Pagham Church is an interesting Early English building dedicated to St. Thomas of Canterbury and erected by a successor to St. Augustine’s Chair. Note a slab in the chancel with Lombardic lettering and the old glass in the east window. The scanty remains of the episcopal palace may be seen southeast of the church.
From Hunston Halt a walk of about a mile westwards leads to another remote and straggling village, North Mundham. In the restored church is a Saxon font and certain curious sculptures may be seen outside the door. From here it is only two miles to Chichester, passing Rumboldswyke church, which has interesting features, including Roman brickwork in the chancel arch.

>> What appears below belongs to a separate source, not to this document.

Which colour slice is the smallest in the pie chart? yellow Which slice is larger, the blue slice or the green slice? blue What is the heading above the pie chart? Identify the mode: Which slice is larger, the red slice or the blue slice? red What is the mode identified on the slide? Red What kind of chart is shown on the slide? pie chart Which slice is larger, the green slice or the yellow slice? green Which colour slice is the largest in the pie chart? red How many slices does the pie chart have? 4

The Portsmouth road, in three miles from Chichester, reaches Walton, where a turning to the left leads in another mile to Bosham, certainly the most interesting relic of the past in West Sussex. Bosham (pron. Bozam) to-day seems existent solely in the interest of artists; it is certainly the most besketched place on the South Coast and is rarely, in fine weather, without one or more easels on its quiet quay. The best loved hours of the day for the painting or sketching fraternity—those of low tide, when every boat lies at a different angle—will be the most unpopular for the ordinary visitor, who will be eager for the friendly smoke-scented parlour of the inn as a refuge from the flavour of the malodorous flats; at low tide Bosham is certainly picturesque, at the full she is comely and clean.
[Illustration: BOSHAM.]
The harbour, from British, through Roman, Saxon and Norman times to the later middle ages, was one of the principal entrances to and exits from this county. It was on several occasions harried by the Danes and, as depicted on the Bayeux Tapestry, Harold left here on that visit which was to have such dire consequences for himself and his line, and such untold results on the history of the nation-to-be. The great Emperor of the North—Knut—was a frequent visitor to the creek in his dragon-prowed barque. His palace, also the home of Earl Godwin and Harold, is supposed to have been on the northeast of the church, where a moat is still in existence. It is here that the incident recorded in every school reader, the historic rebuke to sycophantic courtiers, is said to have taken place.
The church is of venerable antiquity. The tower has certain indications which point to its being Saxon work. The chancel arch may be still older in its base, and some authorities suggest that the lower portions are actually the remains of the basilica erected in the time of Constantine, on the site of which the church now stands. The east portions of the chancel are Early English and once formed the chapel of a college founded by William Warlewaste, Bishop of Exeter (1120). Note the figure in the north wall, said to be that of the daughter of Knut who died here while on a visit to Earl Godwin. The effigy is, however, of much later date. The fine arcaded font is placed upon high steps against a column. At the east end of the south aisle the floor is raised over an Early English crypt or charnel-house, the entrance to which is close to a canopied tomb. This tomb is that of Herbert of Bosham, secretary to Becket, who wrote the Book of Becket’s Martyrdom.